There has been a lot of discussion in the news and among financial professionals about whether inflation is a real threat to our economy, or if the current price increases are just a short-term consequence of the economy restarting after more than a year of on-again, off-again lockdowns due to the pandemic. Because we are all inundated with more information than we can handle, it can be difficult to cut through the noise and get a clear picture of what is actually happening. Therefore, we would like to provide you with a summary of how Stratus analyzes the price increase information we are hearing.
In our opinion, one of the most important distinctions to make is between relative price changes and aggregate price changes. For example, when there is an instance of food contamination, such as E. Coli in spinach, consumers shift their behavior and buy substitute products like kale. Therefore, we would expect the price of spinach to drop and the price of kale to increase. These price changes reflect the changes in demand for these specific products. If you look around the economy, these relative price changes occur all the time based on the supply of and demand for various goods and services.
In comparison, aggregate price changes reflect an overall trend (up or down) of prices in the economy based on producers and consumers expectations for the future. For example, if consumers expect that prices will increase across a broad range of goods, they will buy those goods now to try and lock in lower prices. Seeing this increased demand, producers will increase prices accordingly to try to match their supply with consumer demand. The combination of consumers expecting higher prices and producers expecting higher demand can lead to a self-reinforcing cycle where prices for all goods and services rise.
The key for anyone who owns assets, whether a business, stock, or home, is to take some time to think about what is happening in the micro-economy and not get caught up in the “herd mentality” that can lead to a self-reinforcing increase in aggregate prices. For example, as the pandemic swept across the U.S. last year, it led to tremendous disruptions in all sectors. In the lumber industry, sawmills reacted to the shutdowns by cutting production, which is reasonable in a normal recession brought on by decreased demand. However, with everyone at home and looking to create home offices, school rooms, and outdoor entertainment areas, the demand for lumber accelerated, and the decrease in supply combined with this increase in demand has led to skyrocketing prices.
If we look closer at the example of lumber prices, we can see that the current inflated prices have more to do with supply than demand. If a contractor wants lumber for framing a new home or renovating an existing home, the lumber is available – just not at a price that is favorable. This is the law of supply and demand in action. As supply works to catch up with demand, there will be a relative increase in the price of lumber. Once sufficient supply is available, the price of lumber will reduce as the increased supply will cover more of the built-up demand.

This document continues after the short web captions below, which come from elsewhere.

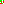 Destellos dst-7691662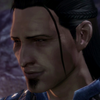 noble_son: (46)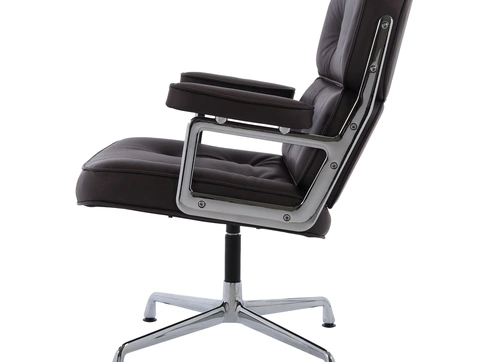Poltrona Prestigio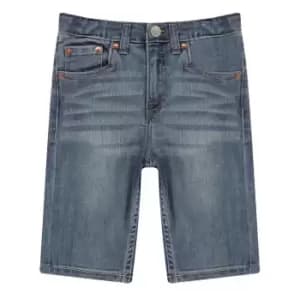 Levis Levis Performance Shorts - Blue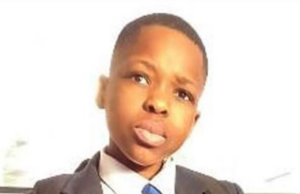 Church Calls For Prayers As 14 Year Old Member Was Stabbed To Death 14 Year Old Boy Stabbed To Death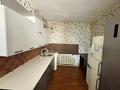 Отдельный дом · 4 комнаты · 130 м² · 5 сот., Авхазская 44 — Майлина за 260 000 ₸ в Алматы, Турксибский р-н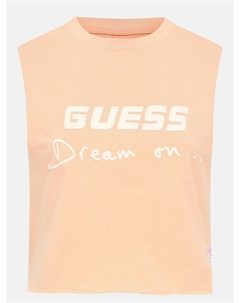 Майка Guess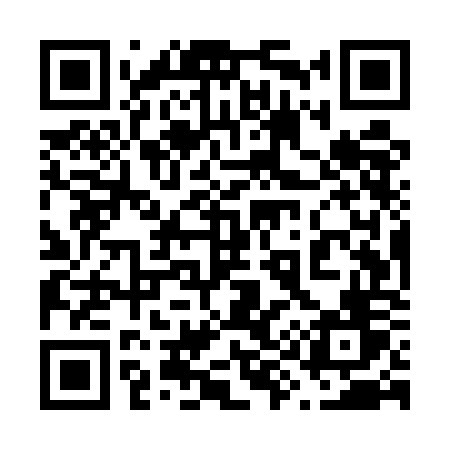 QR code for 695UOV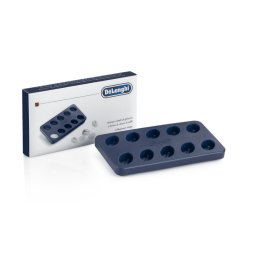 tava cuburi gheata espressor delonghi primadonna elite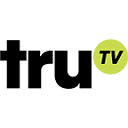 trutv.com is down right now today?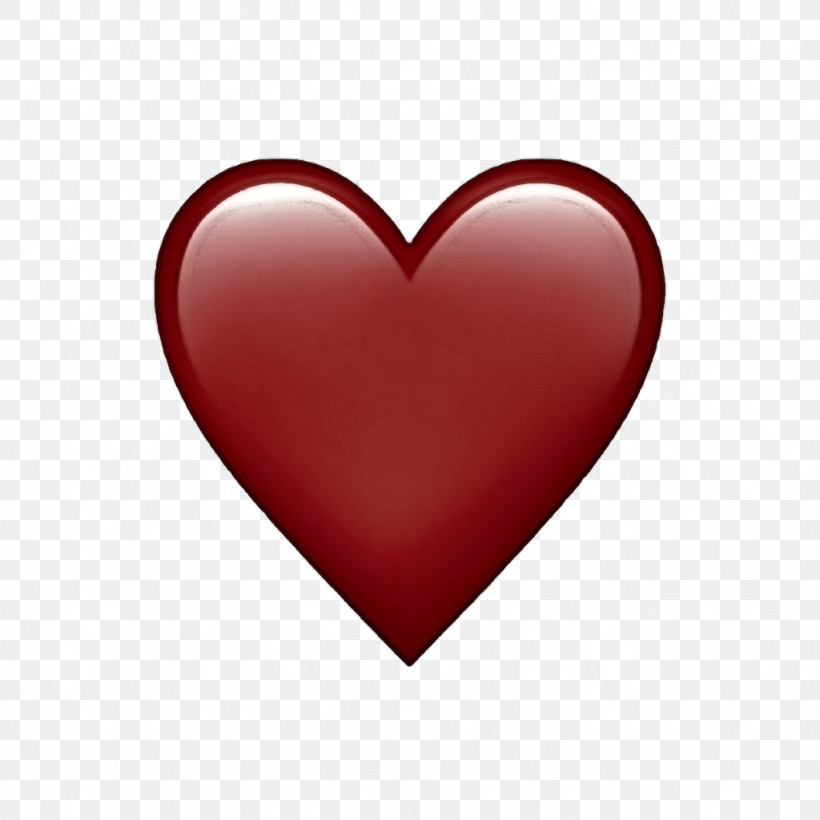 Heart M-095, PNG, 1024x1024px, Heart, M095 Download Free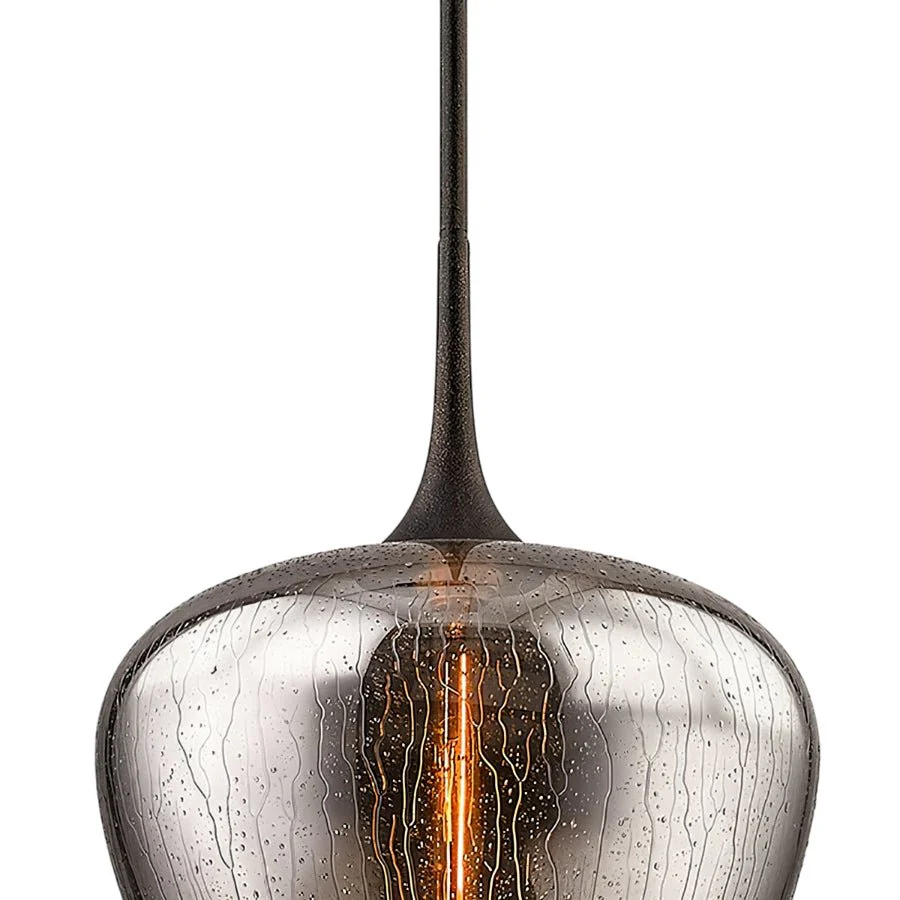 Esar Pendant Light - Image 5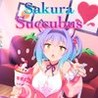 Sakura Succubus Image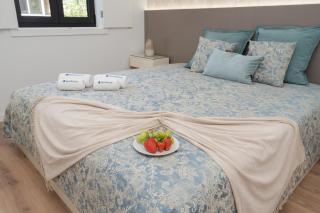 Host Wise - Bright & Contemporary Flat - Ace Location - Porto - 3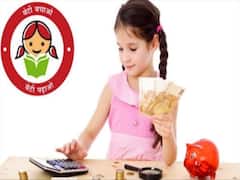 Small Savings Scheme: ये स्कीमें देती है सुरक्षा के साथ शानदार रिटर्न, आप ऐसे ले सकते है फायदा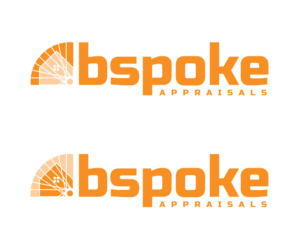 Logo Design by 808Miles for this project | Design: #20050796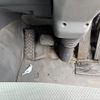 mitsubishi-fuso super-great 2014 -MITSUBISHI 【とちぎ 100ﾋ4786】--Super Great FS55VY-530041---MITSUBISHI 【とちぎ 100ﾋ4786】--Super Great FS55VY-530041- image 5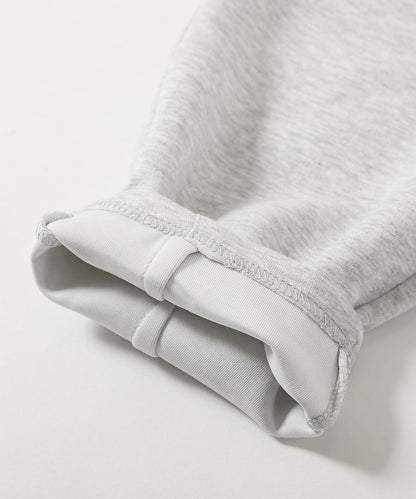 Japanese children's clothing dev!rock waterproof series stand collar thin jacket 100-160cm boys/girls spring and summer outerwear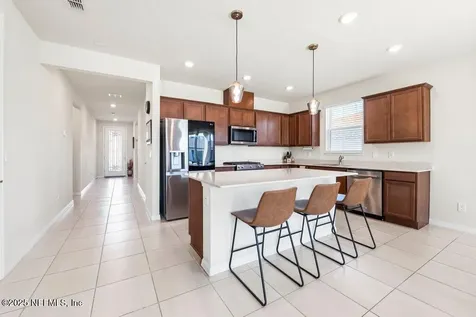 12421 Hay Baler Lane Jacksonville FL 32226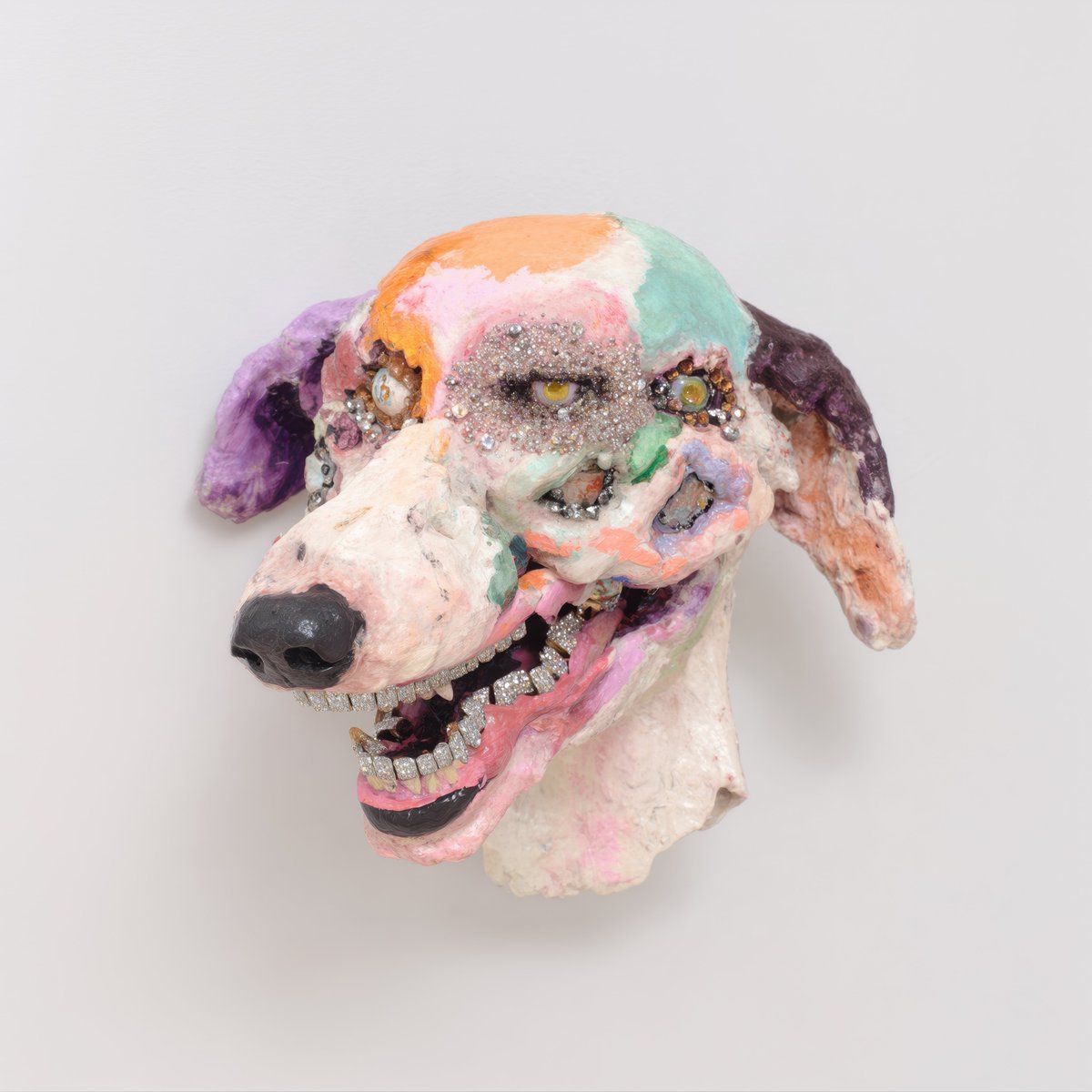 #1 crush tweet media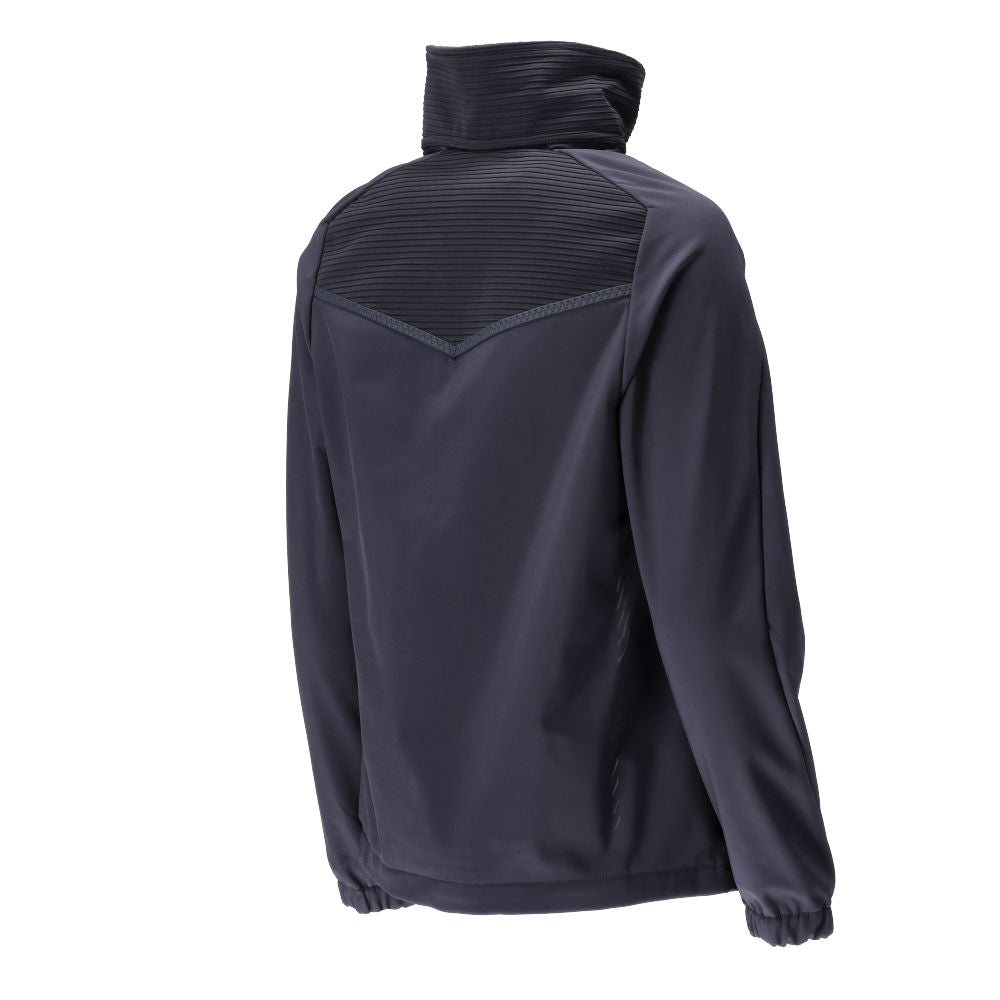 25312 Jacket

In conclusion, we would encourage any asset owner to think about the specific reasons why the price of a certain product or service is increasing. Our economy is a complex system, and trying to determine whether there is runaway inflation based on the relative adjustment of prices at a microlevel is not helpful. Following a period of economic volatility, it will take time for the supply and demand of certain products and services to reach equilibrium. During this period, prices will move based on the ongoing interactions between producers and consumers, and some prices will necessarily increase rapidly. What will help us navigate the current inflation-focused financial commentary is to remember that a relative change in price as supply and demand work toward equilibrium is much different than a psychological anticipation of aggregate price increases for all goods and services in the economy.